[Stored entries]

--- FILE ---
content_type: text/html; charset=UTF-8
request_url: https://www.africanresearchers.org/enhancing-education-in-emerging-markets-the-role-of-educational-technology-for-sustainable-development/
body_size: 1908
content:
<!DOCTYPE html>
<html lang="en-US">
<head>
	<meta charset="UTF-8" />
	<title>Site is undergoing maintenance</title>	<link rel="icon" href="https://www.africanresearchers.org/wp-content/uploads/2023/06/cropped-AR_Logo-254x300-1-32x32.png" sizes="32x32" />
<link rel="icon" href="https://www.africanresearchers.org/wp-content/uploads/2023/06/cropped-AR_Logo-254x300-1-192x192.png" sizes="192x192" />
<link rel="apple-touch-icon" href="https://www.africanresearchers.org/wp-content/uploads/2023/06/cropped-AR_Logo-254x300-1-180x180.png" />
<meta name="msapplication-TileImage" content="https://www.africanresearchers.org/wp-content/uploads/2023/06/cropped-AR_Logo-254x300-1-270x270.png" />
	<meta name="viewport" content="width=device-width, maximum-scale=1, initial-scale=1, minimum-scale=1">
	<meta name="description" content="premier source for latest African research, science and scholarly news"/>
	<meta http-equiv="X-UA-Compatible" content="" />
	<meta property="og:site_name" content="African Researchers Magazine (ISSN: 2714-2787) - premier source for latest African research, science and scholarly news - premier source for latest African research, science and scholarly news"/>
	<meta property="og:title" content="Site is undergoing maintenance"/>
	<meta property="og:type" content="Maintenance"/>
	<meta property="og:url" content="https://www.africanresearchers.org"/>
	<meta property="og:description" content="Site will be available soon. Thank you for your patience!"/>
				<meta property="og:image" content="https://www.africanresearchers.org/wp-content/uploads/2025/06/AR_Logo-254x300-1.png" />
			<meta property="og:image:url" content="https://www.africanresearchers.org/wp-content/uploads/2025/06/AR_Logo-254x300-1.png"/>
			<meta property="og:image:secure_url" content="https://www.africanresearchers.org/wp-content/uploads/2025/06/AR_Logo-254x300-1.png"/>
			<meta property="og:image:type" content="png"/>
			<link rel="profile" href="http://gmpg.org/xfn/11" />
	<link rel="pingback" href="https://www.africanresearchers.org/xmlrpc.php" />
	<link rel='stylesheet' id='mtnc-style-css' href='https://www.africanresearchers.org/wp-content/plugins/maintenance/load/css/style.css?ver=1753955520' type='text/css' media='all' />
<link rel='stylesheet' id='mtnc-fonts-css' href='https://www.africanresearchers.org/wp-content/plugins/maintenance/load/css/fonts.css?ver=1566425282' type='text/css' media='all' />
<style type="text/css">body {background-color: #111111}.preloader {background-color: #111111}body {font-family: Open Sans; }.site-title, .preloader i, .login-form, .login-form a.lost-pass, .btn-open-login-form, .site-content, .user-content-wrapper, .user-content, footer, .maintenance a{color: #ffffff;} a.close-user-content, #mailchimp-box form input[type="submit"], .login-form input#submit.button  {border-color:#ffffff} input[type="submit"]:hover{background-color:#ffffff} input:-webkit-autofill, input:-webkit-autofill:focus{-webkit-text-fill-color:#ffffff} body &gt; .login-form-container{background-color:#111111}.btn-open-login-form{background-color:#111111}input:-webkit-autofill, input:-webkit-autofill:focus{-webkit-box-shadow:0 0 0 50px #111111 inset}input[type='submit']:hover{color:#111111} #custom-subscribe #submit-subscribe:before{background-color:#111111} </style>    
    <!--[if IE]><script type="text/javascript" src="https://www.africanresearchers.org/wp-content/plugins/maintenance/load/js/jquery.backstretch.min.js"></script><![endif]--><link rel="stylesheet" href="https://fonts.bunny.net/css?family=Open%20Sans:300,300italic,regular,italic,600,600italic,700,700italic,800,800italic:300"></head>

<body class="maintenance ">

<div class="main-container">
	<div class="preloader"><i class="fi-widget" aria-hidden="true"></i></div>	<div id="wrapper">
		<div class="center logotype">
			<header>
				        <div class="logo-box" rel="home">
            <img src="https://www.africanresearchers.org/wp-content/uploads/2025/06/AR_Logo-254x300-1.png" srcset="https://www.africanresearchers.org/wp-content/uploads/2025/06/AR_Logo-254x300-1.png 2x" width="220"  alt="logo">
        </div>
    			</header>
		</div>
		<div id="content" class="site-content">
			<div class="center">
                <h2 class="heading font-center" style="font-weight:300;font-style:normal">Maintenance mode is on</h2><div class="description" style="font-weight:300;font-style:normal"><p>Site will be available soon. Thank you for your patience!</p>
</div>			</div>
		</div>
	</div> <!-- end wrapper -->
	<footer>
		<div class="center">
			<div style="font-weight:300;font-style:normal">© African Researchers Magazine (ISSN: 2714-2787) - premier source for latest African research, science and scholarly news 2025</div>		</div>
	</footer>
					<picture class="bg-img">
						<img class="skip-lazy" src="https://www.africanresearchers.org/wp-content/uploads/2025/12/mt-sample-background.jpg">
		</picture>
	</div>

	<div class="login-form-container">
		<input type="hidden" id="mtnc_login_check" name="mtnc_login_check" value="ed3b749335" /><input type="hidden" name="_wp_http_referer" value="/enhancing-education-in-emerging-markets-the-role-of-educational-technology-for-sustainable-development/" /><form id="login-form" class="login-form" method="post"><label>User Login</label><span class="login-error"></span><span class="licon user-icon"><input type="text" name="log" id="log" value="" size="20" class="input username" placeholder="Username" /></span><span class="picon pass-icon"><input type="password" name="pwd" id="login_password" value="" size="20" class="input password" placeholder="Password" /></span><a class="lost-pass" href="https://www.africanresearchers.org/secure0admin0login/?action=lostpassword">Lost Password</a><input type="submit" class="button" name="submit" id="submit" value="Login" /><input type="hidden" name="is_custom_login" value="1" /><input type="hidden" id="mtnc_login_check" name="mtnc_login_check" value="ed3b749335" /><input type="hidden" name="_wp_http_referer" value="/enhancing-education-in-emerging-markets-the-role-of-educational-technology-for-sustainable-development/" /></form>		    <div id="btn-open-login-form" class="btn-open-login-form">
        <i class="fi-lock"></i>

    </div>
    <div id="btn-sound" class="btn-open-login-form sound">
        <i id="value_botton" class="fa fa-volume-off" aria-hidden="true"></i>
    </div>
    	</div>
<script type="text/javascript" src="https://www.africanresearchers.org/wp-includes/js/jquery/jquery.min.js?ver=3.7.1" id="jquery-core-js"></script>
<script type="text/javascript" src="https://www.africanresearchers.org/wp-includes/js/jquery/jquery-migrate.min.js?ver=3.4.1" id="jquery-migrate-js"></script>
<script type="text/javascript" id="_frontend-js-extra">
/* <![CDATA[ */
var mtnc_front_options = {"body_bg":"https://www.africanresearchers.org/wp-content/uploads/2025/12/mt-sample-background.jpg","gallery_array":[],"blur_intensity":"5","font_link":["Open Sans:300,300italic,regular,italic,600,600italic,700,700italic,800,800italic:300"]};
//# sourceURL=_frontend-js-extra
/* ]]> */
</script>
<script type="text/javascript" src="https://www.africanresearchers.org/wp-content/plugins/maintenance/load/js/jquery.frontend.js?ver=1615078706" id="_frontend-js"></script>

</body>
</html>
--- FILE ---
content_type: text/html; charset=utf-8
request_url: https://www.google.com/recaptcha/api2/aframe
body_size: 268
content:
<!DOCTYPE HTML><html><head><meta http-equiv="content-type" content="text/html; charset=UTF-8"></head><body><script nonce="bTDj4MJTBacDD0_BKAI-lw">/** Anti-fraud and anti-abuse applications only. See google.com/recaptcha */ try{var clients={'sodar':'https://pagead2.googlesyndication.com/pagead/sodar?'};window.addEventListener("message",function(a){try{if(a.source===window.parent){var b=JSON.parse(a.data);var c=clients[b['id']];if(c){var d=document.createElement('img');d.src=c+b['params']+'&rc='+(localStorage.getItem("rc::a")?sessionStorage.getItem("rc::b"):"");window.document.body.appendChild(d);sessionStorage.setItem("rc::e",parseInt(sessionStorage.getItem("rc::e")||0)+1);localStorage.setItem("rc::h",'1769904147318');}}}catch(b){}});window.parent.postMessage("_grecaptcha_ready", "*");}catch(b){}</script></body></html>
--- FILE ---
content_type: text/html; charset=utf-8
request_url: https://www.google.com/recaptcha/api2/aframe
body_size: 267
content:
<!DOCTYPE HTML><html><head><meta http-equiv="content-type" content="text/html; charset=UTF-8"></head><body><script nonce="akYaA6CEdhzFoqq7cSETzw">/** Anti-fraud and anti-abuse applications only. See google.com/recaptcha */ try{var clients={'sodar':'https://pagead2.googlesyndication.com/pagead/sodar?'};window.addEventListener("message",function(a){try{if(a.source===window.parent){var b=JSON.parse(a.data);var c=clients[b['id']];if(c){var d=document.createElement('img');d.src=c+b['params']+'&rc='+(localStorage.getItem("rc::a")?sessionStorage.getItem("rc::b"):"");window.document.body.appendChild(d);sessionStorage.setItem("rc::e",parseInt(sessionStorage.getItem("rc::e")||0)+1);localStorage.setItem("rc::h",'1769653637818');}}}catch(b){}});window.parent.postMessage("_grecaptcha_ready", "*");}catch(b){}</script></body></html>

**WHAT YOU NEED TO DO:** Find the lines in the data that include "true", then copy each of them.

**WRITTEN RESPONSE:**
	<div class="preloader"><i class="fi-widget" aria-hidden="true"></i></div>	<div id="wrapper">
        <i id="value_botton" class="fa fa-volume-off" aria-hidden="true"></i>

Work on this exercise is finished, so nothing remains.